Covid-19 (Coronavirus-2019nCoV) et crise sanitaire

JIM - Comment évaluer les nouveaux vaccins contre la Covid-19 ?

Septembre 2021, par Info santé sécu social

Paris, le mardi 28 septembre 2021

Les laboratoires Sanofi ont annoncé ce matin qu’ils renonçaient à lancer un essai de phase 3 pour évaluer leur vaccin à ARN messager contre la Covid, en dépit de bons résultats de phase 1-2. « Il n’y a pas de besoin de santé publique d’avoir un autre vaccin à ARN messager » a expliqué le vice-président de la branche vaccins du laboratoire.

Un obstacle éthique indéniable
Derrière cette déclaration, on devine le poids que représentent les quatre vaccins « occidentaux » aujourd’hui sur le marché et plus certainement les produits de Pfizer/BioNTech et de Moderna, pour la concurrence. Pourtant, les besoins en nouveaux vaccins demeurent : pour répondre à une demande internationale qui reste encore en grande partie insatisfaite et pour faire face aux éventuelles mutations de SARS-CoV-2. Le hic c’est que non contents de représenter une concurrence majeure, les vaccins déjà existant complexifient l’évaluation des nouveaux produits. Il apparaît en effet discutable éthiquement de réaliser des essais contre placebo, alors que sont disponibles des vaccins efficaces. « On ne peut pas faire courir à un volontaire qui aurait reçu le placebo le risque de faire une forme grave alors qu’il existe des vaccins pour le protéger. Tant qu’il n’y avait pas de vaccins approuvés et disponibles localement, ce n’était pas un problème. Mais, aujourd’hui, ce n’est plus tenable. Aucun comité d’éthique ne peut accepter ça », explique dans Le Monde, Marie-Paule Kieny, directrice de recherche à l’Institut national de la santé et de la recherche médicale (Inserm) et présidente du comité scientifique sur les vaccins Covid-19.

Difficile comparaison
Ainsi, les uns après les autres, les pays occidentaux ferment leurs portes à la possibilité de mener des essais contre placebo. Pour conduire ces travaux, les laboratoires doivent donc se tourner vers l’Afrique et l’Asie. Mais là aussi, les réticences commencent à s’exprimer, comme au Pakistan, qui comme le rappelle le Monde a récemment indiqué qu’il refusait que sa population continue à servir de « cobaye ».
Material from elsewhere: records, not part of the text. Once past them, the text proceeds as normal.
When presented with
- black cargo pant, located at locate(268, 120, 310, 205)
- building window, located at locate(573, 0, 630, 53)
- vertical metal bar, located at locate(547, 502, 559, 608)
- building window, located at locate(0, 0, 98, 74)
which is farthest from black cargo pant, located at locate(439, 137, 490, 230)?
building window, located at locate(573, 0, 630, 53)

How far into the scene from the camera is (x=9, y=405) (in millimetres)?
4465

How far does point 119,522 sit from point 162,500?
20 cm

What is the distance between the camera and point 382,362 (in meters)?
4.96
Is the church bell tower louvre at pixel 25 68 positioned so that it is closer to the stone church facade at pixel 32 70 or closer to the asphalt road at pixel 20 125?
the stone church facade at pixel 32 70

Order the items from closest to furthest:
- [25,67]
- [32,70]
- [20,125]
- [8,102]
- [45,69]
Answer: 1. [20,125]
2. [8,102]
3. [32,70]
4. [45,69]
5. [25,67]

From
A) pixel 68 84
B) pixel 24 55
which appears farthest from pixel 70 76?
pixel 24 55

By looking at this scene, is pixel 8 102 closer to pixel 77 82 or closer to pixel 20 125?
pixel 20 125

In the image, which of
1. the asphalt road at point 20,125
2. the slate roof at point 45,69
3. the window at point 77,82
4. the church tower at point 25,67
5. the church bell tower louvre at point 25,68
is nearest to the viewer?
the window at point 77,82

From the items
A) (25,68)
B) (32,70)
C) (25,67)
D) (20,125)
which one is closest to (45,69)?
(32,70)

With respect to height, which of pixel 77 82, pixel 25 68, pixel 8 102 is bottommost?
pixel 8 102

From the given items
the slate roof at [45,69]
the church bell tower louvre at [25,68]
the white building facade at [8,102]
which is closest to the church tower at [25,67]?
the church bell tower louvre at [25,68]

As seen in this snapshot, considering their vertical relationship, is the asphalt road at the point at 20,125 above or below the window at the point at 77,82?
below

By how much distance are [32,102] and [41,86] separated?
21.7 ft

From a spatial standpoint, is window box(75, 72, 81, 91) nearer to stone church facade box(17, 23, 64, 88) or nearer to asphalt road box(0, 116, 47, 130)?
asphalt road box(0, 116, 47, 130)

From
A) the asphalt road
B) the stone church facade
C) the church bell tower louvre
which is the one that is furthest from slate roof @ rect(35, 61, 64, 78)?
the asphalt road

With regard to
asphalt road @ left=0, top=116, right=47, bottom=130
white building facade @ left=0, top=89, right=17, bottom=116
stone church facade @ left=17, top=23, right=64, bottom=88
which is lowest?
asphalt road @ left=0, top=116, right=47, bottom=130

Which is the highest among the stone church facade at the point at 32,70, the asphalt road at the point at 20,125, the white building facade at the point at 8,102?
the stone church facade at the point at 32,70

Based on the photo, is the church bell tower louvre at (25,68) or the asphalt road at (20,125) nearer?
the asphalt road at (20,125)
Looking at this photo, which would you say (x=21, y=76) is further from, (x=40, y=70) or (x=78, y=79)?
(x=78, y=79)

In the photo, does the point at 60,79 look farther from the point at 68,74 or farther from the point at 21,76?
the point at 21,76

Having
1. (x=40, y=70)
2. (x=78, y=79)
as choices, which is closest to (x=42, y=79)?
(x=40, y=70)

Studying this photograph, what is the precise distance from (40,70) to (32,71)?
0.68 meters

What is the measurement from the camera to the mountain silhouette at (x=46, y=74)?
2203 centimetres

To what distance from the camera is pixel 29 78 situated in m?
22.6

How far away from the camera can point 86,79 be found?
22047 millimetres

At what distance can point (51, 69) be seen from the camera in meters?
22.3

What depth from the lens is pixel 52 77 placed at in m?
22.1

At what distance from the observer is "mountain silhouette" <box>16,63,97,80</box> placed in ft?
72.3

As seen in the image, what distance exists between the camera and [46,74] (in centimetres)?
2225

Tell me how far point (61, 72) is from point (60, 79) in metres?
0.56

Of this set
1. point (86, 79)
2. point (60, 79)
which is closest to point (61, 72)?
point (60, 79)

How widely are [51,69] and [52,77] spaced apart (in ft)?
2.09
On le sait, d’autres méthodes existent pour évaluer des produits quand d’autres qui préexistent sont efficaces : les études de supériorité ou de non-infériorité, ou encore la comparaison des paramètres immunologiques (qui ont le désavantage d’être indirects mais qui peuvent être préférés car nécessitant un nombre moins important de participants). Dans les deux cas, ce qui fait cependant défaut, c’est la disponibilité des vaccins de référence et notamment ceux à ARNm (l’Agence européenne du médicament, même si elle ne s’est pas encore prononcée sur le sujet devrait en effet par exemple probablement conditionner les tests comparatifs à l’utilisation de vaccin ARNm). Les fabricants, et cela n’est guère difficile à concevoir, rechigneraient à voir leurs doses ainsi utilisées et les gouvernements ne se montrent guère plus enclins à se séparer de leurs vaccins dans ce but. Ainsi, dans la revue Nature, la présidente de la Coalition pour les innovations en matière de préparation aux épidémies (CEPI), Melanie Saville se désole : « Les scientifiques doivent développer la prochaine génération de vaccins Covid-19 dès maintenant, si le monde veut relever le défi des variants du SARS-CoV-2 et réduire l’iniquité vaccinale en augmentant l’offre mondiale. Cela ne peut se faire que si des vaccins Covid-19 de comparaison – ceux qui ont déjà été approuvés – sont disponibles pour soutenir les essais cliniques. Or, il est presque impossible de se procurer ces vaccins de comparaison ; les gouvernements, les développeurs et les fabricants doivent trouver une solution pour débloquer l’approvisionnement. »

Heureusement, dans certains cas, le déblocage a lieu. Ainsi, la France n’a-t-elle pas hésité à doter le centre Cochin-Pasteur de centaines de doses de Pfizer et Moderna… ce qui devrait permettre à l’institution d’évaluer notamment l’autre vaccin des laboratoires Sanofi (reposant sur l’utilisation de protéines recombinantes) dans le cadre d’une stratégie de booster.